It wasn't that long ago that GDPR and the protection of data and privacy dominated employment law discussions in businesses across the country. In the grip of the Covid-19 pandemic, however, a new priority has taken over – how to make the workplace a healthy and safe environment for everyone.
Karen Killalea, partner and head of the employment team at Maples and Calder LLP, the Maples Group's law firm, said the focus on health and safety in the workplace is as significant now as the focus on GDPR has been in recent years.
"Health and safety must be the focus for all employers in Ireland as they prepare to reopen. The GDPR analogy is a useful one because we were all so focused on that as a priority and we designed IT and HR systems, recruitment protocols, absence management policies and everything related to the lifecycle of the employment relationship by reference to optimal data privacy principles.
"Everyone looked at their businesses and how they operate from top to bottom from a privacy perspective. Even though health and safety regulation [in the workplace] has been around for well over 30 years, employers need to look afresh at their businesses through that same lens and rigorously audit and risk assess their workplaces and systems of work."
Killalea said the new Return to Work Safely Protocol, published by the government earlier this month, sets out standards in relation to how companies can adhere to new health and safety practices.
"The protocol is not only to make sure from a health and safety perspective that a workplace operates, functions and is designed in a way that allows us to keep operating, but it also really asks employers to work with their employees so that together they can collaborate and design those systems that will work," she said.
"It's a continuation of the #InThisTogether theme, but specifically applicable to the workplace. The strong sense of partnership and collaboration between employees and employers as we moved into lockdown and containing the virus is going to be equally – if not more – important as we work to emerge from lockdown with viable and sustainable businesses."
Culture of partnership
A strong culture of consultation and partnership will be required to manage our very changed workplaces as we move through the next five phases of the roadmap to reopening the country.
Killalea said the new cultural 'norms' in the workplace – such as no handshakes or hugging, maintaining physical distancing and avoiding non-essential meetings – will need to be learned and embedded.

● **WHAT TO DO**:
a) In the article on workplace health and safety during Covid-19, what new cultural norms does Killalea say will need to be learned and embedded?
b) Write the next part of the article on workplace health and safety during Covid-19, picking up after its final sentence.

● **RECORDS SUPPLIED**:

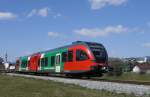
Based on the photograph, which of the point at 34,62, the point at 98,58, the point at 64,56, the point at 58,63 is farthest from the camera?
the point at 34,62

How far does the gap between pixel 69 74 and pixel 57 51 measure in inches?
146

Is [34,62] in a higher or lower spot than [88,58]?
higher

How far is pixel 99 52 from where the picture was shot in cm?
3020

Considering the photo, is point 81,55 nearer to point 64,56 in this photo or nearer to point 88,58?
point 88,58

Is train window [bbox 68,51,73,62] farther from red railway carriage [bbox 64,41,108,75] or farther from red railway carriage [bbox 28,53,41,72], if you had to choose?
red railway carriage [bbox 28,53,41,72]

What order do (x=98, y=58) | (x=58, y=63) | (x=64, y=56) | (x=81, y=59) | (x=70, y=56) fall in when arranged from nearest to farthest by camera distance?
(x=98, y=58) < (x=81, y=59) < (x=70, y=56) < (x=64, y=56) < (x=58, y=63)

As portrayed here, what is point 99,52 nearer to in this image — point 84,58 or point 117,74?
point 84,58

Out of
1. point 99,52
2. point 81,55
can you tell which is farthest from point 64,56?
point 99,52

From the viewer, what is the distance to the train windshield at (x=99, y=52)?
29627 millimetres

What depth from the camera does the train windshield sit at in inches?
1166

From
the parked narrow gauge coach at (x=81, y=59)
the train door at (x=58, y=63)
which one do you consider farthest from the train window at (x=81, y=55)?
the train door at (x=58, y=63)

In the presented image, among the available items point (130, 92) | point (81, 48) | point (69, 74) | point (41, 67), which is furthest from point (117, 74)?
point (130, 92)

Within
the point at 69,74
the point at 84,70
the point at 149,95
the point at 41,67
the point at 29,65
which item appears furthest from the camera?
the point at 29,65

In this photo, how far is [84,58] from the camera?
98.1ft
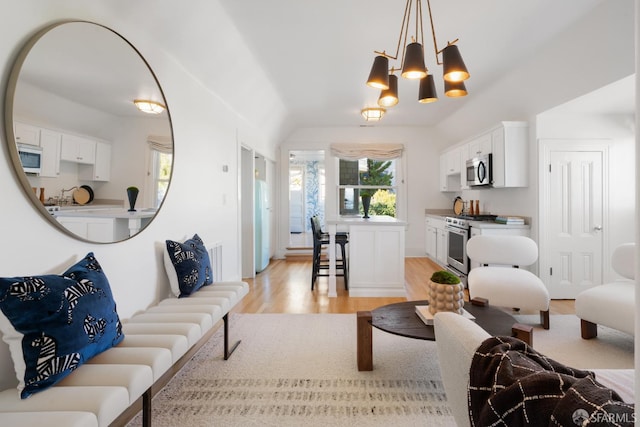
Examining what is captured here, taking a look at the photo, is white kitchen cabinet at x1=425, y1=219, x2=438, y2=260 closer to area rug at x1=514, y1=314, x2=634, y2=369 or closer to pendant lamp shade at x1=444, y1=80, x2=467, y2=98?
area rug at x1=514, y1=314, x2=634, y2=369

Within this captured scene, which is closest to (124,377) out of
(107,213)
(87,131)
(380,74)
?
(107,213)

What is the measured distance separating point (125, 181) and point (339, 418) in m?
1.87

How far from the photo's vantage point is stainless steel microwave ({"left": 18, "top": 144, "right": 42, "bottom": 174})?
1316 millimetres

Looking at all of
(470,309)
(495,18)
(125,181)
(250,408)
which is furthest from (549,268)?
(125,181)

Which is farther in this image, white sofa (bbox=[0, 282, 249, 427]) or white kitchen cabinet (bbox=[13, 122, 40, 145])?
white kitchen cabinet (bbox=[13, 122, 40, 145])

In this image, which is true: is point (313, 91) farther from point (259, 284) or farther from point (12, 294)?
point (12, 294)

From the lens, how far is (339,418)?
1.71 m

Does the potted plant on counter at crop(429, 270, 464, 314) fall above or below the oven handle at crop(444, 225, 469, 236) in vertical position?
below

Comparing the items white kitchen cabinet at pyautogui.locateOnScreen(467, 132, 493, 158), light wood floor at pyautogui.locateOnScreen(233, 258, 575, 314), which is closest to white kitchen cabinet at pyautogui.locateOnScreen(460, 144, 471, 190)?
white kitchen cabinet at pyautogui.locateOnScreen(467, 132, 493, 158)

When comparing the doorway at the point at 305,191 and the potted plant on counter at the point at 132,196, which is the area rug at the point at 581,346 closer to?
the potted plant on counter at the point at 132,196

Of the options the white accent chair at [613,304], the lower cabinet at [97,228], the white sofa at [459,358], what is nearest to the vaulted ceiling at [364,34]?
the lower cabinet at [97,228]

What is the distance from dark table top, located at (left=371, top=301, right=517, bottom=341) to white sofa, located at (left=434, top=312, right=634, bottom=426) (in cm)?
82

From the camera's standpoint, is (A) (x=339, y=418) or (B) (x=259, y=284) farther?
(B) (x=259, y=284)

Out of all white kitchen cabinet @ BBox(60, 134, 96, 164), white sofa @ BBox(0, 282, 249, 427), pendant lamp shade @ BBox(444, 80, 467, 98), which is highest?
pendant lamp shade @ BBox(444, 80, 467, 98)
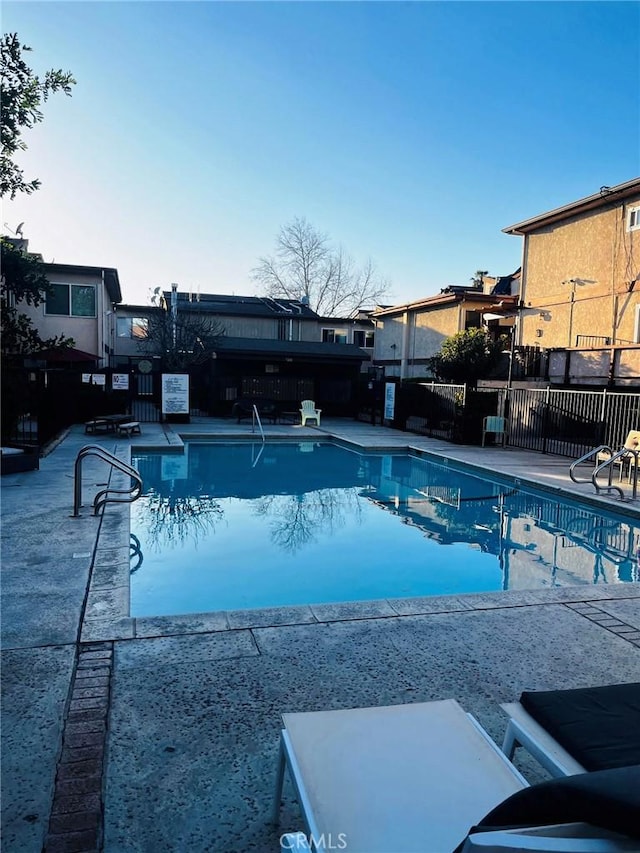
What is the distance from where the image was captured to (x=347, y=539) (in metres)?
7.47

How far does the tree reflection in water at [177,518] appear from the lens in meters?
7.21

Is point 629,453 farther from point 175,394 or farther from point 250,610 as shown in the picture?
point 175,394

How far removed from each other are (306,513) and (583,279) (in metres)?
14.4

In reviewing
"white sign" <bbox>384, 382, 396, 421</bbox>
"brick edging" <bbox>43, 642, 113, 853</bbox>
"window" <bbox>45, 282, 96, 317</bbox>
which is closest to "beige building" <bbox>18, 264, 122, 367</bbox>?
"window" <bbox>45, 282, 96, 317</bbox>

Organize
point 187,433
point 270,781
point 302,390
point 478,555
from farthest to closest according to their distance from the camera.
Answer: point 302,390 → point 187,433 → point 478,555 → point 270,781

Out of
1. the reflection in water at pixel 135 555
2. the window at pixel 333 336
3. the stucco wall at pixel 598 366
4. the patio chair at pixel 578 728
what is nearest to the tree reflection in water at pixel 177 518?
the reflection in water at pixel 135 555

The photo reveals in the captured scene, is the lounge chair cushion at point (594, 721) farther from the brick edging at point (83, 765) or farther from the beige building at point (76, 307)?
the beige building at point (76, 307)

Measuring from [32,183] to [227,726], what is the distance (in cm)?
888

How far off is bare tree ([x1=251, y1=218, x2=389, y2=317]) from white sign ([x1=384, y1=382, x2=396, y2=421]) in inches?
995

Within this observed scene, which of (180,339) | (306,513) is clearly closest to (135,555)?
(306,513)

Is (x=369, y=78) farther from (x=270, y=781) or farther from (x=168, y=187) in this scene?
(x=270, y=781)

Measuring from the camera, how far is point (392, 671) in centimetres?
319

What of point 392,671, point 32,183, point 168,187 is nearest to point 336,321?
point 168,187

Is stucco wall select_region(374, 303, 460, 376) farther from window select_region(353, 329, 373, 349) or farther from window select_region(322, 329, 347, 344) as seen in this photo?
window select_region(322, 329, 347, 344)
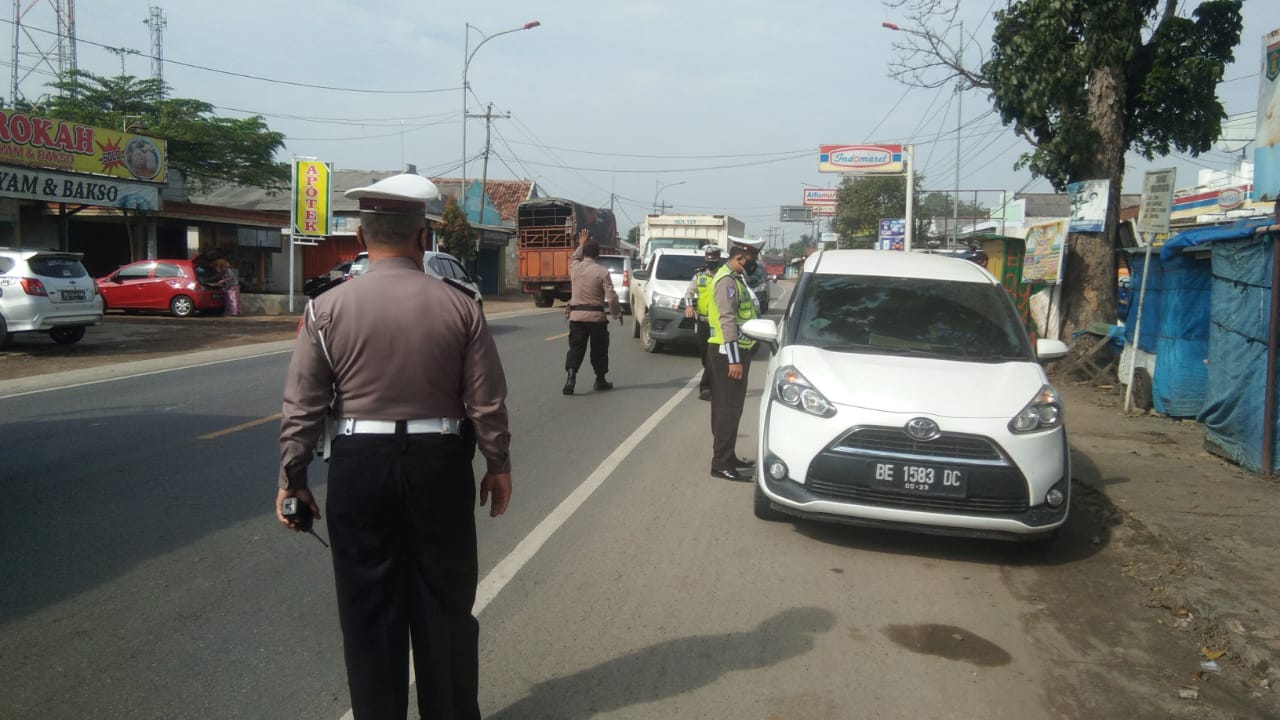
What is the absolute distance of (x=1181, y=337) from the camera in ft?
34.4

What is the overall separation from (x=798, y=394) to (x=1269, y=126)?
5102mm

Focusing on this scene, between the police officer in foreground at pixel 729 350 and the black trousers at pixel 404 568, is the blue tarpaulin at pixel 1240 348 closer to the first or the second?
the police officer in foreground at pixel 729 350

● **ANSWERS BY TASK**:
a) No handshakes or hugging, maintaining physical distancing and avoiding non-essential meetings.

b)
"It's clear from the government guidance that physical distancing is front and centre in any workplace design. You can't have a culture of handshakes and physical proximity for now and, while the protocol is not a piece of law strictly speaking, it is something employers and employees will need to comply with and it should be treated as binding on them," she said.
Another element of change that employers and employees will need to get their heads around is that of remote working and its consequences.
"We went from a country where remote working wasn't the norm to it being the way we now work for many office-based businesses, and we've learned two things from that. Firstly, many employers that I am working with are reporting that productivity hasn't really dropped, and I am thinking mainly here of employers in the life sciences, financial services and tech space. The work can go on. But looking at commentary in the market, there is certainly a concern that the sense of community and sharing and exchange of knowledge, experience and ideas could be eroded if we maintain this pattern for the long term," said Killalea.
"Employees are really putting their shoulders to the wheel with their employers to get things working and do what they need to do to support their businesses. But there is a growing sense of, 'What are we missing by not coming together?' whether that's the coffee in the corridor or the chat at the water cooler. There's an intangible social and collaborative element that helps a workplace, a team, a business to thrive and we need to mind that and protect that while we stay apart."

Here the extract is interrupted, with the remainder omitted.